One thought on “Is the Emperor Naked Again?

  1. I would characterize this work as an excellent example of the French « I f@rt in your general direction » school of art.

    “I threw the bottle rack and the urinal into their faces as a challenge,” our brave artist declared, “and now they admire them for their aesthetic beauty.”

    So this “ready-made” art was a prank. I suppose art curators, critics, and deep-pocketed patrons know it’s a prank, but the truth is, they are so bored with talking about the great masters, over and over again, that they’ve decided to embrace it, defend it, promote it, and come up with all sorts of hilarious nonsense to explain it, to wit:

    “Duchamp may not have created this bottle rack, but he did displace it and disallow it to function. Bottle Rack never received its bottles, thus its empty phallic spikes may be seen to sexually represent the bachelor status Duchamp was interested in and explored in many of his works, including the famous Large Glass. As Schwarz observes, “the obvious sexual (namely phallic) symbolism of this work need not be emphasized…” (189). The phallic nature of this piece is universally accepted, as Seigel calls its “waiting for wet bottles to be hung on its prongs… obviously, laughably Freudian” (126).”

    We see a similar phenomenon in literature.
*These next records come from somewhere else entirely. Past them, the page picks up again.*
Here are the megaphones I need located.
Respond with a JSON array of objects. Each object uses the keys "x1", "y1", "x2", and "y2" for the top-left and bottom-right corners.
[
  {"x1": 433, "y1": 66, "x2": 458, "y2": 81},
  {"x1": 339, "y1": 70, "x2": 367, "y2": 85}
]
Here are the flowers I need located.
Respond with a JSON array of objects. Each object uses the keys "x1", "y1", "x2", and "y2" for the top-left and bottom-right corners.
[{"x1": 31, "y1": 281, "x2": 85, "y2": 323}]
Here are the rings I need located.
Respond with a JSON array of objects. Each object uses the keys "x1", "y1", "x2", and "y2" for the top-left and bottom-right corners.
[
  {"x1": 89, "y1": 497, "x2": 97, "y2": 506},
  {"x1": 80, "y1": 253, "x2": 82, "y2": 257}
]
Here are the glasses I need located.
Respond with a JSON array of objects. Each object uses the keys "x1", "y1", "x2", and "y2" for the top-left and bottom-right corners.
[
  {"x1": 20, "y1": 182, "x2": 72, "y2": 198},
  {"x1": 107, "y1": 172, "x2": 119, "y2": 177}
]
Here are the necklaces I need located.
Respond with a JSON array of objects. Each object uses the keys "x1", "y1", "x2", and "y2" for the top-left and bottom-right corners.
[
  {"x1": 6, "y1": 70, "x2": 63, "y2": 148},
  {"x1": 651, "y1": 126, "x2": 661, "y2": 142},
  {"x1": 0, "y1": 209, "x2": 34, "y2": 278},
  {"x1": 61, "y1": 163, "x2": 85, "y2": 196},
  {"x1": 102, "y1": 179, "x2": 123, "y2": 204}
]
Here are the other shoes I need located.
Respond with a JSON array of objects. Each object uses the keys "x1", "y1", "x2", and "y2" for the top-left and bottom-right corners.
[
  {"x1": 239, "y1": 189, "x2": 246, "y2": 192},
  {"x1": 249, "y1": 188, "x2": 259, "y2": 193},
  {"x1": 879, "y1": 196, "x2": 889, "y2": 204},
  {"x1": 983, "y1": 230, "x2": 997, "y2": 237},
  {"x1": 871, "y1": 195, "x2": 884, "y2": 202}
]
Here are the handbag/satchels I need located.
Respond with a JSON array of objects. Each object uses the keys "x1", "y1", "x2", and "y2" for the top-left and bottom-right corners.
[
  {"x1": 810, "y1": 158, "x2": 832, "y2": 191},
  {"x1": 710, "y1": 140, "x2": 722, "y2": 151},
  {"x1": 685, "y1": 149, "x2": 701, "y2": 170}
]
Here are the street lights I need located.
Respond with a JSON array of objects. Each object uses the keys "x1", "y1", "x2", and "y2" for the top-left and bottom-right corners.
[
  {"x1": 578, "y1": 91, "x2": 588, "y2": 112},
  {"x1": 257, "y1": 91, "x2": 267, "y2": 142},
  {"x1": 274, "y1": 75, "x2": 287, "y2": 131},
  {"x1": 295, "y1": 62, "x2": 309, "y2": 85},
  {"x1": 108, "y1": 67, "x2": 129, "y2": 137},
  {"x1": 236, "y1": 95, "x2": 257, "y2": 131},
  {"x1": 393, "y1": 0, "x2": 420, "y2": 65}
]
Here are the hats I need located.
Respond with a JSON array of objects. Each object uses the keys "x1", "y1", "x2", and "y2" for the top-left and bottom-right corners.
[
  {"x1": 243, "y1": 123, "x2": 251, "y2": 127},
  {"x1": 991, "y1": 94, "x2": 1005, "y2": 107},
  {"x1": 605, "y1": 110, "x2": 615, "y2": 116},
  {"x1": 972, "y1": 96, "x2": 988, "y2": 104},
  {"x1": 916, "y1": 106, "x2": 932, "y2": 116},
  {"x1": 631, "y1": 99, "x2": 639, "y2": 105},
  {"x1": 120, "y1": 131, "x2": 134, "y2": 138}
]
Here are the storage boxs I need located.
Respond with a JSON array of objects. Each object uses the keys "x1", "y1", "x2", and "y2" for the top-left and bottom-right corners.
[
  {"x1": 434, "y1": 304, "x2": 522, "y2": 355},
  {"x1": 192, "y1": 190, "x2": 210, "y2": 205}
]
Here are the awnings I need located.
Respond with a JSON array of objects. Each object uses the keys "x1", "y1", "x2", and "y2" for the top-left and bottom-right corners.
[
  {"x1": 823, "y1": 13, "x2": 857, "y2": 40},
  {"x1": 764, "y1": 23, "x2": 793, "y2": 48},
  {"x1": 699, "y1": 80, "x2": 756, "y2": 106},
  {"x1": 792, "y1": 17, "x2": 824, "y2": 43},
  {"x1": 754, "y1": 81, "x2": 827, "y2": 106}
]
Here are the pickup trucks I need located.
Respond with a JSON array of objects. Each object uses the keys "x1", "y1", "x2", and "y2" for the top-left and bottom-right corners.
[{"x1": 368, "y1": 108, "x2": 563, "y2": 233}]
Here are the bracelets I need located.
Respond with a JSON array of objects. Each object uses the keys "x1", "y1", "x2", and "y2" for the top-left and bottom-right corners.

Everything that can possibly be written about Shakespeare has been written and re-written, taught and re-taught to the point where no one can take it anymore, so we have new and contrived literary analyses from deconstruction to gender theory, the more impenetrable the better, to keep intellectuals busy carping at each other.

    Of course the emperor isn’t wearing clothes. But why let on when you can get much more of a frisson from ogling a naked emperor?